*What is expected*. Rewrite these lines with every "black tire" renamed to "rubber tire", keeping everything else the same.

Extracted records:
* * * * * * *

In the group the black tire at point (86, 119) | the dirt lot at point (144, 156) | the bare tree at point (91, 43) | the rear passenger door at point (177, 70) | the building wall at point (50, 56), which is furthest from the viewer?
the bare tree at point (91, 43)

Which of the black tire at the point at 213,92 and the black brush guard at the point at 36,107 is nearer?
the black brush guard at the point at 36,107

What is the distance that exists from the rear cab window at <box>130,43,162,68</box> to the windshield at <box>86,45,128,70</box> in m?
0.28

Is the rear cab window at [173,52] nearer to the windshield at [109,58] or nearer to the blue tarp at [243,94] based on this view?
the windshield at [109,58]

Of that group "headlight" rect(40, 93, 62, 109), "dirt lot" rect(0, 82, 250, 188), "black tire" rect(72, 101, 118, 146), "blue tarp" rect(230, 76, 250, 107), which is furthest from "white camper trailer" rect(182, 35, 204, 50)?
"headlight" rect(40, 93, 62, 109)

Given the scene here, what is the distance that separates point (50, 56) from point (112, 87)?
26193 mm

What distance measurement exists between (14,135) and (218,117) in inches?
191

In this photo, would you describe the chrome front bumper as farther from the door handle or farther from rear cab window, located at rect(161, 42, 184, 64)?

* * * * * * *

*Answer to this problem*.
In the group the rubber tire at point (86, 119) | the dirt lot at point (144, 156) | the bare tree at point (91, 43) | the rear passenger door at point (177, 70) | the building wall at point (50, 56), which is furthest from the viewer?
the bare tree at point (91, 43)

Which of the rubber tire at the point at 213,92 and the black brush guard at the point at 36,107 is nearer?
the black brush guard at the point at 36,107

What is the distance that exists from the rear cab window at <box>130,43,162,68</box> to the windshield at <box>86,45,128,70</box> in m?
0.28

Is the rear cab window at [173,52] nearer to the windshield at [109,58] or nearer to the blue tarp at [243,94] based on this view?
the windshield at [109,58]

Of that group "headlight" rect(40, 93, 62, 109), "dirt lot" rect(0, 82, 250, 188), "rubber tire" rect(72, 101, 118, 146), "blue tarp" rect(230, 76, 250, 107), which is furthest from "white camper trailer" rect(182, 35, 204, 50)?
"headlight" rect(40, 93, 62, 109)

Given the scene here, what is the distance that separates point (50, 56) from point (112, 87)?
26193 mm

What distance measurement exists between (14,135) and (218,117) in inches?
191

In this photo, would you describe the chrome front bumper as farther from the door handle or farther from rear cab window, located at rect(161, 42, 184, 64)?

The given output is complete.